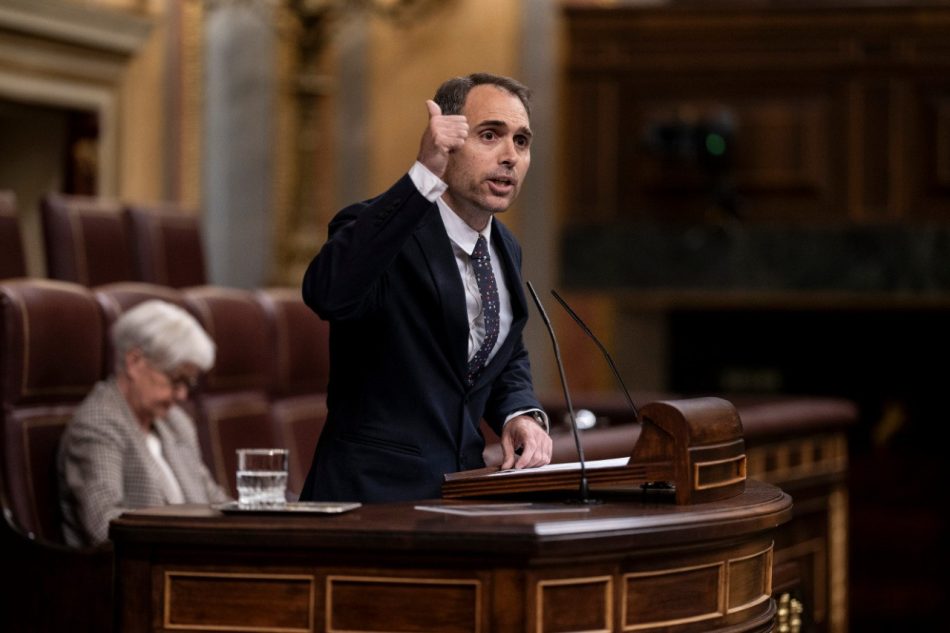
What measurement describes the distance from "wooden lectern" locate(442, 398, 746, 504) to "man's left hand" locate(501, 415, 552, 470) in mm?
130

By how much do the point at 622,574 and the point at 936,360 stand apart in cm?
565

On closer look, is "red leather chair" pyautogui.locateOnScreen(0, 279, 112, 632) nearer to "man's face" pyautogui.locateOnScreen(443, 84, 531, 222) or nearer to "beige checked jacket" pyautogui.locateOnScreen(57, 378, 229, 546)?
"beige checked jacket" pyautogui.locateOnScreen(57, 378, 229, 546)

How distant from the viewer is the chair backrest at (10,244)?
14.9 feet

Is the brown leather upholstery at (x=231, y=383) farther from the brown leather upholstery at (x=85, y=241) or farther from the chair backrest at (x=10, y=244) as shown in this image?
the brown leather upholstery at (x=85, y=241)

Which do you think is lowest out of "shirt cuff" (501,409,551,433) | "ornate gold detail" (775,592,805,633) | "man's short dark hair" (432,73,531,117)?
"ornate gold detail" (775,592,805,633)

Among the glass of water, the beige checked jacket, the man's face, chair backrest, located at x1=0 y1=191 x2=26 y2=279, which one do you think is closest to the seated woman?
the beige checked jacket

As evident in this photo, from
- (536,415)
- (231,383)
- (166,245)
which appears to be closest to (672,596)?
(536,415)

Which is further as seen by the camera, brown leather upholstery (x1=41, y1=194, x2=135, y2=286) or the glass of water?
brown leather upholstery (x1=41, y1=194, x2=135, y2=286)

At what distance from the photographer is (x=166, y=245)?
560cm

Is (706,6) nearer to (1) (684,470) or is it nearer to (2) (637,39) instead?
(2) (637,39)

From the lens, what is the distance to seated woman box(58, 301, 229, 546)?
351cm

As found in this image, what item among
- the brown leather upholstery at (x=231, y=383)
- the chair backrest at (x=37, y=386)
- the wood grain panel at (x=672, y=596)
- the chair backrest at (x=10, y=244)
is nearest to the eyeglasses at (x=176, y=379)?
the chair backrest at (x=37, y=386)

* * * * *

Repeat the entries exactly and keep the pictures out of the copy.

Result of the exercise.
What measurement describes the distance from "wooden lectern" locate(442, 398, 746, 504) to "man's left hand" locate(501, 415, 552, 470) in mm?
130

By how much do the point at 622,574 and the point at 936,360 stand apart in cm?
565

On closer look, is "red leather chair" pyautogui.locateOnScreen(0, 279, 112, 632) nearer to "man's face" pyautogui.locateOnScreen(443, 84, 531, 222) or nearer to "beige checked jacket" pyautogui.locateOnScreen(57, 378, 229, 546)?
"beige checked jacket" pyautogui.locateOnScreen(57, 378, 229, 546)

How distant from the viewer is the chair backrest at (10,244)?
14.9 feet

Is the brown leather upholstery at (x=231, y=383) farther from the brown leather upholstery at (x=85, y=241) or farther from the chair backrest at (x=10, y=244) as shown in this image?
the brown leather upholstery at (x=85, y=241)

Which do you think is lowest out of "shirt cuff" (501,409,551,433) | "ornate gold detail" (775,592,805,633) | "man's short dark hair" (432,73,531,117)?
"ornate gold detail" (775,592,805,633)

Among the glass of water, the beige checked jacket, the man's face, chair backrest, located at x1=0 y1=191 x2=26 y2=279, which one do you think is closest to the seated woman?
the beige checked jacket

As evident in this photo, from
- (536,415)
- (231,383)
- (166,245)
which appears to be closest to (672,596)?
(536,415)

Which is further as seen by the camera, brown leather upholstery (x1=41, y1=194, x2=135, y2=286) or the glass of water?
brown leather upholstery (x1=41, y1=194, x2=135, y2=286)

At what distance from the photographer is (x=166, y=245)?
560cm

Is (706,6) nearer to (1) (684,470) or is it nearer to (2) (637,39) instead?
(2) (637,39)

From the lens, what is the distance to seated woman box(58, 301, 229, 546)?
351cm

As found in this image, what item among
- the brown leather upholstery at (x=231, y=383)
- the chair backrest at (x=37, y=386)
- the wood grain panel at (x=672, y=596)
- the chair backrest at (x=10, y=244)
is nearest to the eyeglasses at (x=176, y=379)?
the chair backrest at (x=37, y=386)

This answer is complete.